GrimmCTF at Thotcon 0xC

Grimm ran a CTF at Thotcon 0xC this year. I competed and took first! I've included writeups for everything. I'm doing these writeups from memory, so there's a severe lack of detail, but the high level idea and concepts should still be there.

Python Programming 1-3

Each of these challenges were a netcat connection to a program that asked 3 questions under a time limit. The time limit was generous enough that you could do each of these manually, but you probably should still write a small script to make the answers (like converting hex or base 64).

The final question of the 3rd part gave you a hex value, and asked you to return it back in little-endian as raw bytes. This can't be done easily as your clipboard will often use UTF-8 and everything goes south. The VMs we were required to use didn't have pwntools, so you have to open the netcat connection manually:

import socket

def netcat(hostname, port, content):
    s = socket.socket(socket.AF_INET, socket.SOCK_STREAM)
----------------------------------------
Brief 1:
Set down verbatim the passage of the CTF writeup from "Python Programming 1-3" up to and including "or base 64).".
Brief 2:
List the parameters of the netcat function defined in the CTF writeup.
The entries that follow the CTF writeup are separate material and unrelated to it.

(Picture-based spatial questions)
----------------------------------------
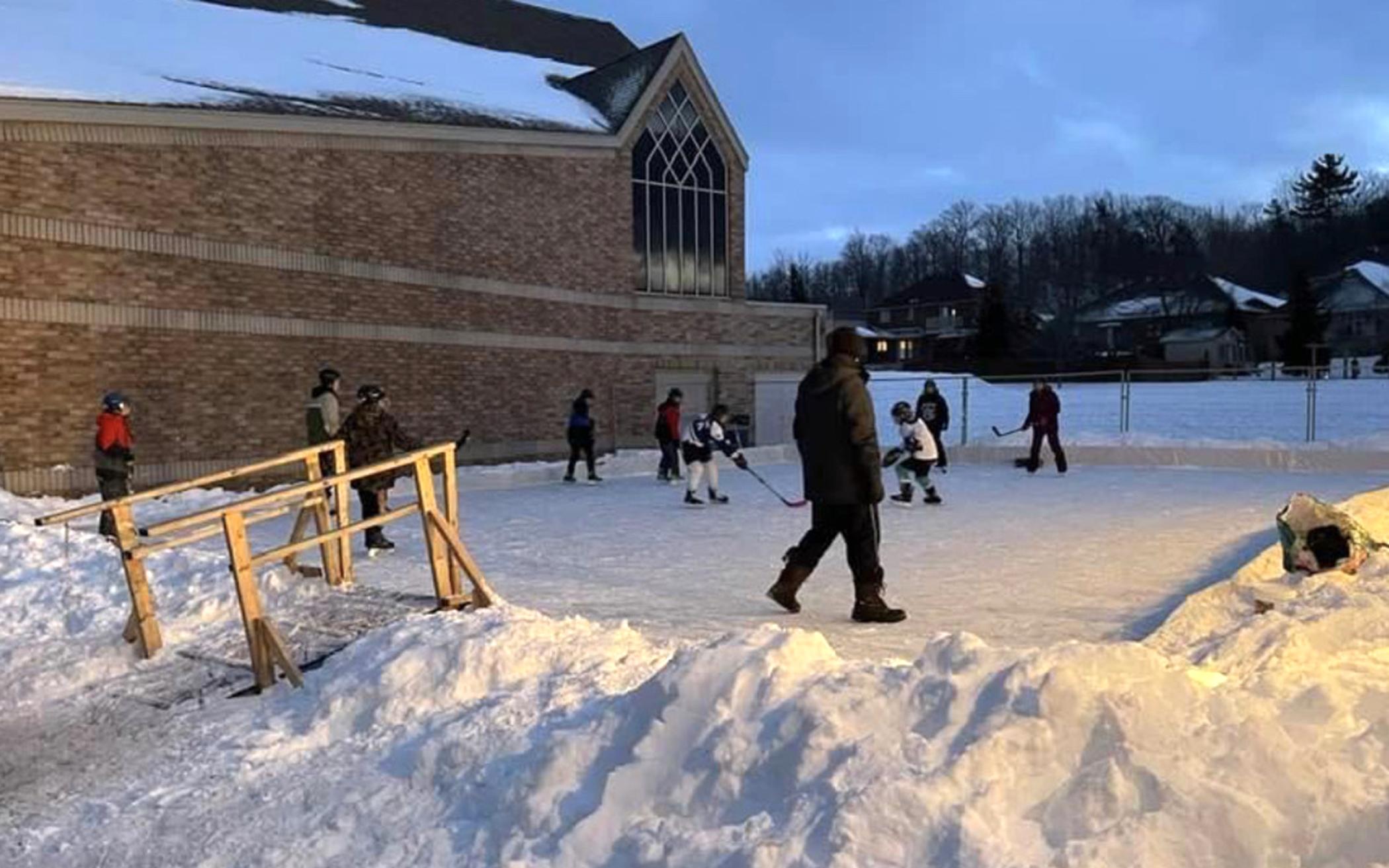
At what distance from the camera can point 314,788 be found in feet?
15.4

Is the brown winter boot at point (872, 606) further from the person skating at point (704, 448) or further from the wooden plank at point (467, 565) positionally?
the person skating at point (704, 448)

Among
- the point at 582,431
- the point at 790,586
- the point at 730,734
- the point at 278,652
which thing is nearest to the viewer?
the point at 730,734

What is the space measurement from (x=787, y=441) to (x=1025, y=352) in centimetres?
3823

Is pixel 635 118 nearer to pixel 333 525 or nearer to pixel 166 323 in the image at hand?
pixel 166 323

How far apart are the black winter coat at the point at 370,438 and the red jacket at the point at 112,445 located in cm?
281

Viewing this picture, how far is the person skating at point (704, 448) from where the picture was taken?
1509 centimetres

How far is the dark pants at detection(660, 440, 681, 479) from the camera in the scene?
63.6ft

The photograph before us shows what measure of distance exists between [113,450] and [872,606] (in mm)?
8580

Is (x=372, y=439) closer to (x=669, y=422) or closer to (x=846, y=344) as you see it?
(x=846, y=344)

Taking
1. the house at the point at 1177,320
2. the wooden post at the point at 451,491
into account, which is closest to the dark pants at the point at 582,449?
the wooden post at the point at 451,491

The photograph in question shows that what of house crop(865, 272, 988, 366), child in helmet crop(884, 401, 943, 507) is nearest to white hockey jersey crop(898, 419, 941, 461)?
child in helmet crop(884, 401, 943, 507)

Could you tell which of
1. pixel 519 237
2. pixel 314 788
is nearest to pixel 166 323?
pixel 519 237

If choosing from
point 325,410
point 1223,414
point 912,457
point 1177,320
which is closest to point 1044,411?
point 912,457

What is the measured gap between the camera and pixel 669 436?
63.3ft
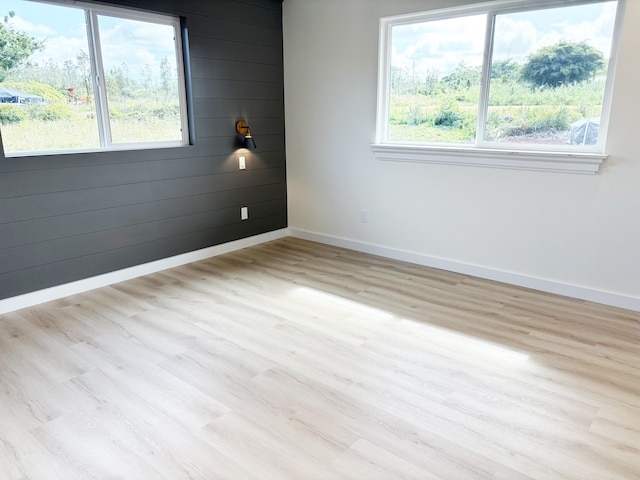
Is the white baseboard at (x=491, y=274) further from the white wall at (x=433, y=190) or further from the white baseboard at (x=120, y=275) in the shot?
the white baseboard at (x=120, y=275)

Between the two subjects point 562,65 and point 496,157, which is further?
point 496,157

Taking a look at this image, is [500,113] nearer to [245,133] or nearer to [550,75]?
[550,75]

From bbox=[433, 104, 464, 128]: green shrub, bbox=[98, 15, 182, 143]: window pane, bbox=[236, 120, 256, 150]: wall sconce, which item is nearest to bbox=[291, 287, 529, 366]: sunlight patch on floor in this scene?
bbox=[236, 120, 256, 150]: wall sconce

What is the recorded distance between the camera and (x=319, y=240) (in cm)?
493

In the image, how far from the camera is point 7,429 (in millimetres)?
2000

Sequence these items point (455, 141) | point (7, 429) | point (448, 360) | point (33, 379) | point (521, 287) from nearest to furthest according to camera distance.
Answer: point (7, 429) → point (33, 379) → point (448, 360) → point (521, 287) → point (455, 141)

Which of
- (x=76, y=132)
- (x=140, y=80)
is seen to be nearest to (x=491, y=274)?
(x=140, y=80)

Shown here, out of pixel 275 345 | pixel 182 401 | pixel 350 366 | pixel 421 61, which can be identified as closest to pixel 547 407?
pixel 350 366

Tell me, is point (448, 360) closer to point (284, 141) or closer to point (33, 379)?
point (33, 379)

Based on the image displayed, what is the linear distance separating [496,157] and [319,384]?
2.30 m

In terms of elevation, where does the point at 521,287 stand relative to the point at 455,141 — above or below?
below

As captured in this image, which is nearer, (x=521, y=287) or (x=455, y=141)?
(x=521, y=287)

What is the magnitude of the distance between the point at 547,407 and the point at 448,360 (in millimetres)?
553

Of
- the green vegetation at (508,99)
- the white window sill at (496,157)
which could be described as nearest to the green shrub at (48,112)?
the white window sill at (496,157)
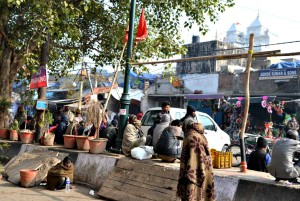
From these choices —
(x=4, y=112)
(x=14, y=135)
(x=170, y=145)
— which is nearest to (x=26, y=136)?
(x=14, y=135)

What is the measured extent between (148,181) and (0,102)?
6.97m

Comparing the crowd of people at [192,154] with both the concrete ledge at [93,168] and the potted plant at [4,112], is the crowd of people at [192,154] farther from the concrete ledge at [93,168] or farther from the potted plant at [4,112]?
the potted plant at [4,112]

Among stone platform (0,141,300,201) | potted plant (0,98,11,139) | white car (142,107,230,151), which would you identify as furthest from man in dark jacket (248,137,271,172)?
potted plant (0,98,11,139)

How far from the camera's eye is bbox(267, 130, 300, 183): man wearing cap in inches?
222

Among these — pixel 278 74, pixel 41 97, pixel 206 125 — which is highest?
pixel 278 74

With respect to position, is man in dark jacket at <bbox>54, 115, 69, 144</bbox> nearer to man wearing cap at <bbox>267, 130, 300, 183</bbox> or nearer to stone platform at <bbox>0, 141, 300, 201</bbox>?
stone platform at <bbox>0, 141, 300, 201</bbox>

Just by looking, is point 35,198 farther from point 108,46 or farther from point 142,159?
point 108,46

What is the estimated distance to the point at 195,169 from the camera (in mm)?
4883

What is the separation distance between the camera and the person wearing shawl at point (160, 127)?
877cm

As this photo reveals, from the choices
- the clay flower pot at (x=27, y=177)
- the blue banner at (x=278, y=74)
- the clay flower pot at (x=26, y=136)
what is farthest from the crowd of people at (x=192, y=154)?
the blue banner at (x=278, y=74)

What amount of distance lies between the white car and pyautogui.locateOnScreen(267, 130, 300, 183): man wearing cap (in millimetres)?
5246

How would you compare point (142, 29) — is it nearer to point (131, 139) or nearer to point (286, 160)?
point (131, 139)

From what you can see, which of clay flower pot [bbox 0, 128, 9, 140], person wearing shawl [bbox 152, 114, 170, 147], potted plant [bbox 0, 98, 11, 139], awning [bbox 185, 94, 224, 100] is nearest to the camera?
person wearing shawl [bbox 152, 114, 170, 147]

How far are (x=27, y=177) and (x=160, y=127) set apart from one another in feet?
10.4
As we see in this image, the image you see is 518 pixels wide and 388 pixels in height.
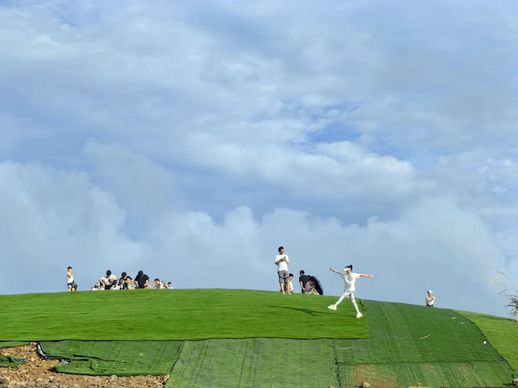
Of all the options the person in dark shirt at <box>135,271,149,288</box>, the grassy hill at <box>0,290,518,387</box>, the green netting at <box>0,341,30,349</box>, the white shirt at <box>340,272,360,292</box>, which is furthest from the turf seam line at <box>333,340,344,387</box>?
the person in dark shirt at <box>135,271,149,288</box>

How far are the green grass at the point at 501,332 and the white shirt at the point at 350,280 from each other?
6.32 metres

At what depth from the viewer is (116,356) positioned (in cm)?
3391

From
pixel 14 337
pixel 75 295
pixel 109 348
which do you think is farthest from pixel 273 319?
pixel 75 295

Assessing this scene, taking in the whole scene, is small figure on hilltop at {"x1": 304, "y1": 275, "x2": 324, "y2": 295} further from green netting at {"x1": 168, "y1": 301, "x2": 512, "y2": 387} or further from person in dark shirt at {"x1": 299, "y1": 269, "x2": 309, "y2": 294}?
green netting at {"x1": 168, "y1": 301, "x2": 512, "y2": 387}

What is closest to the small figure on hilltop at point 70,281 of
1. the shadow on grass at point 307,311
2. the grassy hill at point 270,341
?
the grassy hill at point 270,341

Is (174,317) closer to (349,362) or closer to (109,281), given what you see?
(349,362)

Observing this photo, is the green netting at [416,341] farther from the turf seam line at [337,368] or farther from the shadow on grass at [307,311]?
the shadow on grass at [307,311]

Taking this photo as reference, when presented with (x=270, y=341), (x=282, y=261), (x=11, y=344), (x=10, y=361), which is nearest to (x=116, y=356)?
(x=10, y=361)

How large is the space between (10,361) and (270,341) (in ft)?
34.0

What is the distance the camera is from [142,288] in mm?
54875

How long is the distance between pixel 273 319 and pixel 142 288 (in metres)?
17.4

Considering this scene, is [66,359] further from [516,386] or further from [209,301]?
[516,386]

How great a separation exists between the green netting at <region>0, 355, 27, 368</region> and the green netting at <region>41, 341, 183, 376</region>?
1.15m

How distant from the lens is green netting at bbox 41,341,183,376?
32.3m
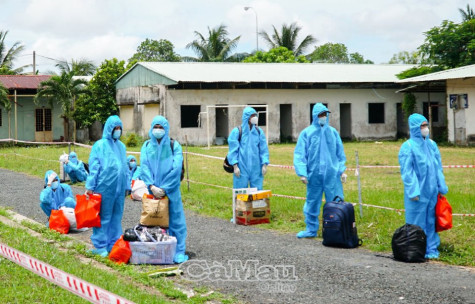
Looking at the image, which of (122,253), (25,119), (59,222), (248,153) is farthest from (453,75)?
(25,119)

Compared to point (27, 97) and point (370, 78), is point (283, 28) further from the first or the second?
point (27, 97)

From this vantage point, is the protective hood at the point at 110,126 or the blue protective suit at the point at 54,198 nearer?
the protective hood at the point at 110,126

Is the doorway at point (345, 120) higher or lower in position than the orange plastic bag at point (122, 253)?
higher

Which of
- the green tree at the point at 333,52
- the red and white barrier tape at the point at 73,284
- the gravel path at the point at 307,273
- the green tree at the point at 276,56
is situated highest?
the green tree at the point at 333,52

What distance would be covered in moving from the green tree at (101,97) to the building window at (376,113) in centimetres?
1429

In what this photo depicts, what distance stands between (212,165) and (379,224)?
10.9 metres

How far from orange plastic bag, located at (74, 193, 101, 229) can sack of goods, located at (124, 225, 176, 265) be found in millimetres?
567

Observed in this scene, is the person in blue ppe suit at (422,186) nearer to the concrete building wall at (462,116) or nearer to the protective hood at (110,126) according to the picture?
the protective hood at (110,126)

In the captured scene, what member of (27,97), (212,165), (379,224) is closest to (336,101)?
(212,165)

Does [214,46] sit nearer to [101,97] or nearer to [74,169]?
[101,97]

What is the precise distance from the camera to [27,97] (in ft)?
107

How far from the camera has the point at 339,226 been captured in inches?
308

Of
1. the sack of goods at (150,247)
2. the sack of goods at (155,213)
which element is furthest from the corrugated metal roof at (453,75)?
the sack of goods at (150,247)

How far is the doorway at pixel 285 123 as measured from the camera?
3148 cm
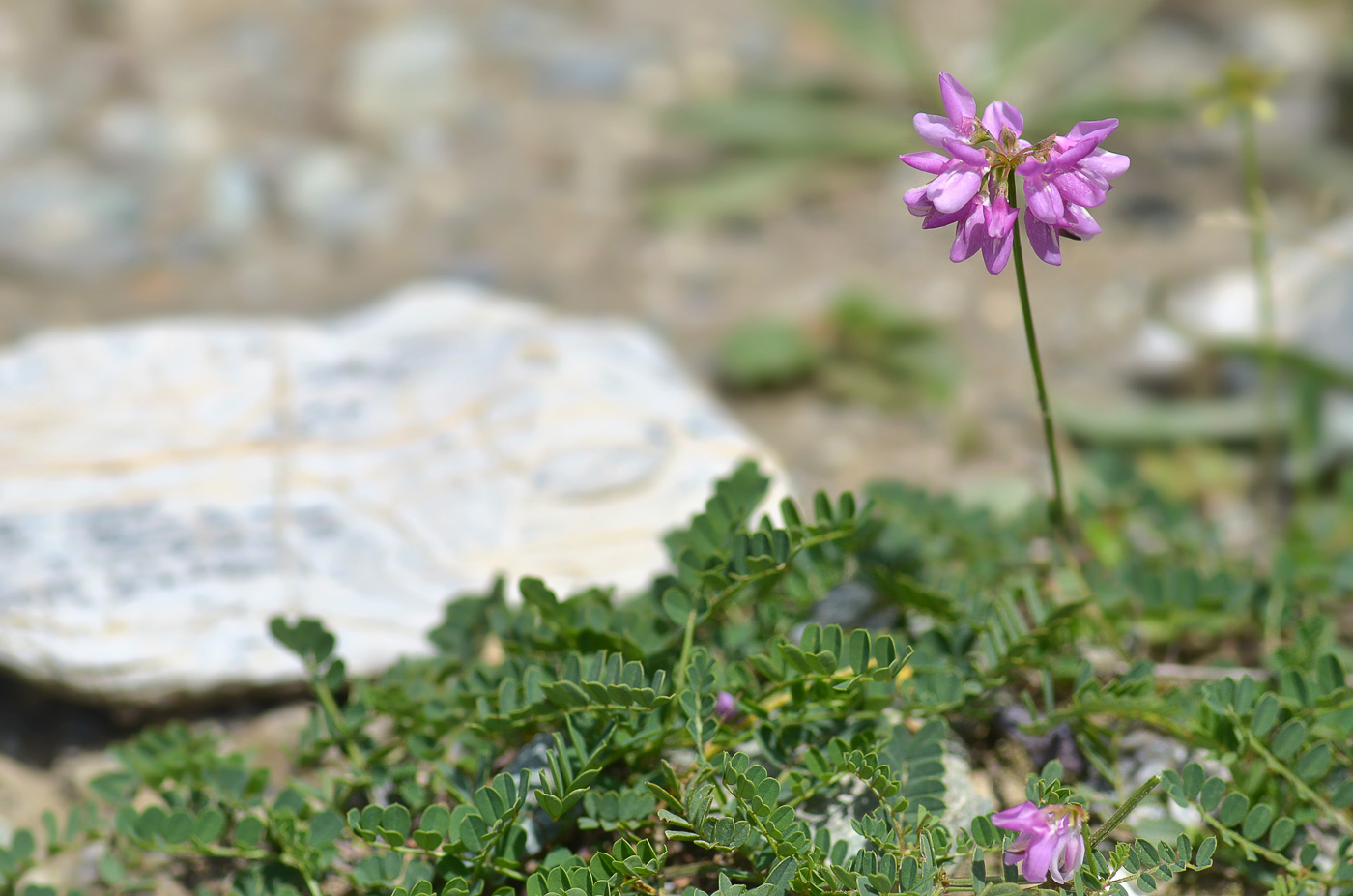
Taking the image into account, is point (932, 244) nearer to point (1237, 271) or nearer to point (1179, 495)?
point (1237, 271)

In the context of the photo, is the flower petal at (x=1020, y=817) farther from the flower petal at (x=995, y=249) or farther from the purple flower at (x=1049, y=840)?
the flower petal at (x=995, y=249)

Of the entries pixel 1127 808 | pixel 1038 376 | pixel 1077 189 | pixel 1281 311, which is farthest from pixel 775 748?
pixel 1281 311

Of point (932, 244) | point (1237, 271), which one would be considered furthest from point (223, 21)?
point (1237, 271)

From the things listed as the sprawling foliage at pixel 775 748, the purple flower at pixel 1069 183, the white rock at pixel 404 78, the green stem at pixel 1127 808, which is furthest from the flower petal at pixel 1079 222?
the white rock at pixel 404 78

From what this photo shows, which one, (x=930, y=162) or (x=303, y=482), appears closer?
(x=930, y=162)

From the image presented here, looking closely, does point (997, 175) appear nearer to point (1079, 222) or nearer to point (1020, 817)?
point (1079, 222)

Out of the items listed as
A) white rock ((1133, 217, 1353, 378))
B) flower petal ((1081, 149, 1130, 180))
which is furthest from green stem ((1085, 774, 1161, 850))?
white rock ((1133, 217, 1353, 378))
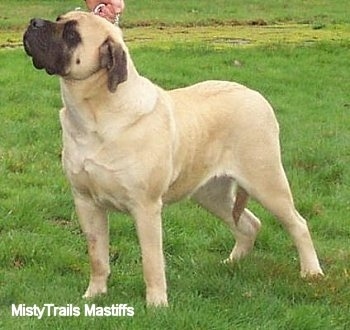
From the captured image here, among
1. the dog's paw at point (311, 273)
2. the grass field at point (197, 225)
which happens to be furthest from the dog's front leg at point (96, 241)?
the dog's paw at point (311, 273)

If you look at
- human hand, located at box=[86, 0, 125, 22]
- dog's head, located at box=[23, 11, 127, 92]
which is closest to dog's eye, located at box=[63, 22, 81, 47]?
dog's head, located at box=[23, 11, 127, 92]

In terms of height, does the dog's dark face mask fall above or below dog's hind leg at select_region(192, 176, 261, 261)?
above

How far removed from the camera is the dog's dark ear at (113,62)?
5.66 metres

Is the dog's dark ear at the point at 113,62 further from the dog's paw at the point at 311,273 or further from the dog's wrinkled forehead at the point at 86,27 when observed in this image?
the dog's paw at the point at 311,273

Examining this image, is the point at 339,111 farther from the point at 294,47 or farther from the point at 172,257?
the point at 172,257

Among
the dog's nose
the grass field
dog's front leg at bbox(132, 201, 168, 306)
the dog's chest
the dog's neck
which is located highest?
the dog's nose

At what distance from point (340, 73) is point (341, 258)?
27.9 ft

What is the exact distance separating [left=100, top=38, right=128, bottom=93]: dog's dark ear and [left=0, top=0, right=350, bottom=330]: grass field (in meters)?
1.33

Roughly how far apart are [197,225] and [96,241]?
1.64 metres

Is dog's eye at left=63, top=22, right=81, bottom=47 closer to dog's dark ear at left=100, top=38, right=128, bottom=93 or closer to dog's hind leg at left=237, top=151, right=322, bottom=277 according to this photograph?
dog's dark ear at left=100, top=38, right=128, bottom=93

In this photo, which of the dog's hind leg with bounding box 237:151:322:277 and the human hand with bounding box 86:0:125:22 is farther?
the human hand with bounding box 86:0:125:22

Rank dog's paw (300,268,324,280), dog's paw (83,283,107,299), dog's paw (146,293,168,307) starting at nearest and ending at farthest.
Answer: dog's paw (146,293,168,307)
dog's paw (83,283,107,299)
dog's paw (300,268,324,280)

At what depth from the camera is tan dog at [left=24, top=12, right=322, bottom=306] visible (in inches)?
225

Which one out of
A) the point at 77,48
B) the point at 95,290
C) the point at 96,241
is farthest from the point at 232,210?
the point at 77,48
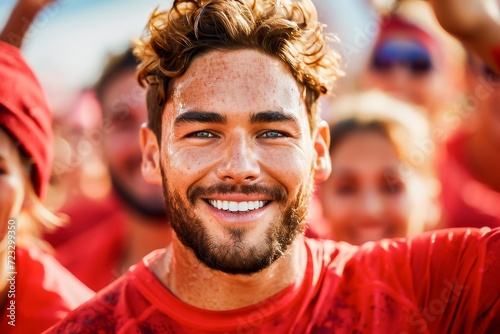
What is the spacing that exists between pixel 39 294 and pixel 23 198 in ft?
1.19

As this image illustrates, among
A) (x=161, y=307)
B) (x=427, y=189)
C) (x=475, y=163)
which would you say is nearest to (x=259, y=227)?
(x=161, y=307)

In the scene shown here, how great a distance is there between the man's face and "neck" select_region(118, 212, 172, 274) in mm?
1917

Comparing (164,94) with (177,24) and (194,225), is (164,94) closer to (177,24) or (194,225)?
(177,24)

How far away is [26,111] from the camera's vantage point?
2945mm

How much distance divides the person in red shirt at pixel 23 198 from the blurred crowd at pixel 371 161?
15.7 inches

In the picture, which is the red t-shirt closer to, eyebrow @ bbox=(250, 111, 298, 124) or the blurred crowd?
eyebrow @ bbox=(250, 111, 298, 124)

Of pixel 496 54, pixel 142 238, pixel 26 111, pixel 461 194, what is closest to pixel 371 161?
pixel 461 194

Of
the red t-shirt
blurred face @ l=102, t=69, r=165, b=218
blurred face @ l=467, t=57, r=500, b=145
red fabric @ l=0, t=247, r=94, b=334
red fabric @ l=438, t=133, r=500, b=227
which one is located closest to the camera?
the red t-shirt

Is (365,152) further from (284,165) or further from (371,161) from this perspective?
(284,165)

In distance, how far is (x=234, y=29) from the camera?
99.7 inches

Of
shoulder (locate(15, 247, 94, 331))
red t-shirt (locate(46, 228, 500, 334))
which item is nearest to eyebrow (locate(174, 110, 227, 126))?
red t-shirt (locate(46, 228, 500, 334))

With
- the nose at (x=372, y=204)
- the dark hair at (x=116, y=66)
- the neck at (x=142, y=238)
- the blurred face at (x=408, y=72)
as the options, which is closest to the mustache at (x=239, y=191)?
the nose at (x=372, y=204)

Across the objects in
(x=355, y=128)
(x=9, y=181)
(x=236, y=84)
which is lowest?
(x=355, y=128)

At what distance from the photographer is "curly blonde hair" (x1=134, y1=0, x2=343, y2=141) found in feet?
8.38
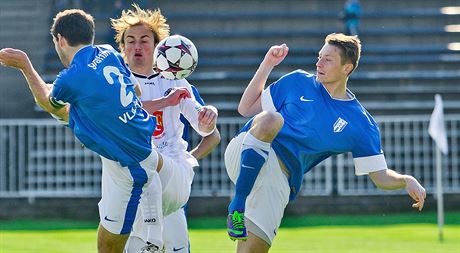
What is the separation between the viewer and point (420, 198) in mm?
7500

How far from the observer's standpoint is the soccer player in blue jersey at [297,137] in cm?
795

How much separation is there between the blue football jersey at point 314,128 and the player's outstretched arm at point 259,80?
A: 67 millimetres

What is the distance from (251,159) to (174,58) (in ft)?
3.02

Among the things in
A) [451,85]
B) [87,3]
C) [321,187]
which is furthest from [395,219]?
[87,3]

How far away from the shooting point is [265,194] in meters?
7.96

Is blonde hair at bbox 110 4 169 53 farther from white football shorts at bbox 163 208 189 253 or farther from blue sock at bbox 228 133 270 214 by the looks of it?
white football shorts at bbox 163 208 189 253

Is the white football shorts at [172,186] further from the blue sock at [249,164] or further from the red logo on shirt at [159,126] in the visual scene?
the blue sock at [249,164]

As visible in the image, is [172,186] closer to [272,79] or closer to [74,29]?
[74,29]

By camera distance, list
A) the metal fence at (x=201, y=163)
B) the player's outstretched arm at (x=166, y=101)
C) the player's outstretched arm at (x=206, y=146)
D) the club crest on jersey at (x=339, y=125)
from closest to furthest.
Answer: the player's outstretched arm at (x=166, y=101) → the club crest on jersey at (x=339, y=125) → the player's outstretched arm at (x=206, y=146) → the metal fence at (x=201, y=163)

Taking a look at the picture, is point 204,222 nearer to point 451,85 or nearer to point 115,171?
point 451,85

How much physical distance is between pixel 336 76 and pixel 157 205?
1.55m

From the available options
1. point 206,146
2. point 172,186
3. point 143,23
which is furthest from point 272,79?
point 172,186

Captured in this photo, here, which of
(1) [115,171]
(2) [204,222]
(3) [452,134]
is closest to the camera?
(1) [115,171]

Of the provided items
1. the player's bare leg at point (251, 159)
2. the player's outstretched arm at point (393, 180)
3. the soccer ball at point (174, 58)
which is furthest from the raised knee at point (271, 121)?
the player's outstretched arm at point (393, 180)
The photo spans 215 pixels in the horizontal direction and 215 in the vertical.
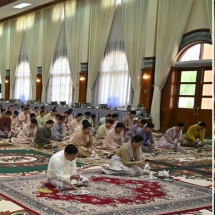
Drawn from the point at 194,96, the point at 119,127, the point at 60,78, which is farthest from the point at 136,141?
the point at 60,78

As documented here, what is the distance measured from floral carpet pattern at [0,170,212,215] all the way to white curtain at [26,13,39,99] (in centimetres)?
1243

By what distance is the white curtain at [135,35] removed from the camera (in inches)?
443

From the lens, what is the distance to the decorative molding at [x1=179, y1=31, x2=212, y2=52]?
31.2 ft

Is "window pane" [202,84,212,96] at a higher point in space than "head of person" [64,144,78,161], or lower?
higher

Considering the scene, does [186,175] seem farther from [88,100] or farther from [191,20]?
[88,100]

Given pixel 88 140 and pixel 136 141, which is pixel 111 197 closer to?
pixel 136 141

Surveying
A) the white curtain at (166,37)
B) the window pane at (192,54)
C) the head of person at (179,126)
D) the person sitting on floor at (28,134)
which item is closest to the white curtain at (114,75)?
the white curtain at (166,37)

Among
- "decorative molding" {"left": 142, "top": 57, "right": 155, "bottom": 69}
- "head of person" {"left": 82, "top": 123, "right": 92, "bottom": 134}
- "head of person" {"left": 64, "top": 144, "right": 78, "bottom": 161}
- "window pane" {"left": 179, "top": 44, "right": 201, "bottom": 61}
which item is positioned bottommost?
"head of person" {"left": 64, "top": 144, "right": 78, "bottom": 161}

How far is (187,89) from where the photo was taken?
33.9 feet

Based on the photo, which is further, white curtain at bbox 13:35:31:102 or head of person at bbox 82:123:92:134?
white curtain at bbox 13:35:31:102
----------------------------------------
Correct response 1:
Python Programming 1-3

Each of these challenges were a netcat connection to a program that asked 3 questions under a time limit. The time limit was generous enough that you could do each of these manually, but you probably should still write a small script to make the answers (like converting hex or base 64).

Correct response 2:
hostname, port, content